Miles drove me to my house and dozed on the couch while I took a two-minute shower and changed, then he insisted on coming into the shop with me and helping me open up. I told him it wasn’t necessary, but he said he’d work for buns, so I let him stay.

We were like two goofy kids all morning, snickering whenever we made eye contact, making jokes about glazing buns, and sometimes just dropping everything to kiss—he’d back me up against the giant stainless refrigerator, I’d jump up and straddle him out of nowhere, he’d corner me in the walk-in pantry.

It was silly and sexy and exactly what I needed, so I didn’t dwell on the fact that in the three years since I’d owned this shop, not once had Dan ever come in to help me open up. I don’t even think he’d ever offered—if I’d stayed the night at his place, he drove me to my condo and went right back home, or he’d let me take his car.

But Miles…Miles stayed with me.

So all morning I ignored my phone when I saw that it was Dan calling, and I never opened any of his texts.
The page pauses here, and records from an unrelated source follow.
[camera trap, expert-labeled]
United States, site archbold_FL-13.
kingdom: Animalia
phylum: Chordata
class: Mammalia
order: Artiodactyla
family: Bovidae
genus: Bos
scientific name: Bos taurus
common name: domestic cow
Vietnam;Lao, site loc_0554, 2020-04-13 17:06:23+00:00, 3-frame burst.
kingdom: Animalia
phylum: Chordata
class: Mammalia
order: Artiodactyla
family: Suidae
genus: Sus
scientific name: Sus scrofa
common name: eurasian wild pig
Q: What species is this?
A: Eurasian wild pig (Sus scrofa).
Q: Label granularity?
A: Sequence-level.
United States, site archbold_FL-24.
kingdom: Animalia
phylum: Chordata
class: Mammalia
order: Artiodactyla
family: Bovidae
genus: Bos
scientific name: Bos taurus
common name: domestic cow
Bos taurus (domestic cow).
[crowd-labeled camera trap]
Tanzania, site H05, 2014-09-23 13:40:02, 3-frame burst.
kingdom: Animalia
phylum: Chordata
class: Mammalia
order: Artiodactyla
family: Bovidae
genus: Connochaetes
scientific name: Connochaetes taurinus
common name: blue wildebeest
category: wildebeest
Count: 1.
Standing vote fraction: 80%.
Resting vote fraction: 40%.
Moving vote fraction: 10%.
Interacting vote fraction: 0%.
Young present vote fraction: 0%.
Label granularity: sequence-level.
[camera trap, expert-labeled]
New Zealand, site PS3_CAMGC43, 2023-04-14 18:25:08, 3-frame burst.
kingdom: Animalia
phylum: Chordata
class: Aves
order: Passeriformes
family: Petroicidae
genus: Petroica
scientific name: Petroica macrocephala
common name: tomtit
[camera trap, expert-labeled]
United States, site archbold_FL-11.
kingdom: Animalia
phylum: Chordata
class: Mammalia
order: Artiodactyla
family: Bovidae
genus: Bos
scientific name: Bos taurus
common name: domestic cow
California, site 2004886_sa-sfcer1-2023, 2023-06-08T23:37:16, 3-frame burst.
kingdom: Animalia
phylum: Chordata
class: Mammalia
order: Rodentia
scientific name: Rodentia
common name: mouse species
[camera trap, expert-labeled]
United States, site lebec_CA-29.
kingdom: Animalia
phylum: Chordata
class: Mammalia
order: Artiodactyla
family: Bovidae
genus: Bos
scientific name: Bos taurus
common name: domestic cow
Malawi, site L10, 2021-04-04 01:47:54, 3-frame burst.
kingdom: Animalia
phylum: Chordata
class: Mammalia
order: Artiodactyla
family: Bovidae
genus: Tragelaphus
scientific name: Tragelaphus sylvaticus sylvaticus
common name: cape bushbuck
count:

If he showed up, I’d kick his sorry ass right out.

When Hailey arrived, I could see her looking back and forth between Miles and me, wondering what was going on with us. I’d introduced him as an old friend the other day, but even though she was barely out of her teens, I think she knew better. The air between us crackled with sexual energy.

At around noon, the caffeine buzz started to wear off. “Oh my God,” I said, slumping onto the kitchen counter. “I’m dying. I’m not gonna make it.”

“Yes, you will.” Miles was on dish duty, loading cups and plates and silverware into the washer since I’d asked Hailey to be more visible up front today. My puffy eyes with dark circles underneath were not fit to be seen out there.

“I’m not. I’m gonna die. Need sleep.”

“We’re gonna nap so hard when we’re done here, Nat. I’m serious. Fucking gold medal nap.”

“Nap. Naaaaaaaaap,” I moaned.

“A couple more hours. You can do it.” He came over and took me by the shoulders, straightening me up. “Hey. You’re taking the day off tomorrow. You work too hard.”

I laughed weakly, but I felt like crying. “I can’t do that.”

“Yes, you can. And you will. If I have to pay your staff myself, you are doing it.”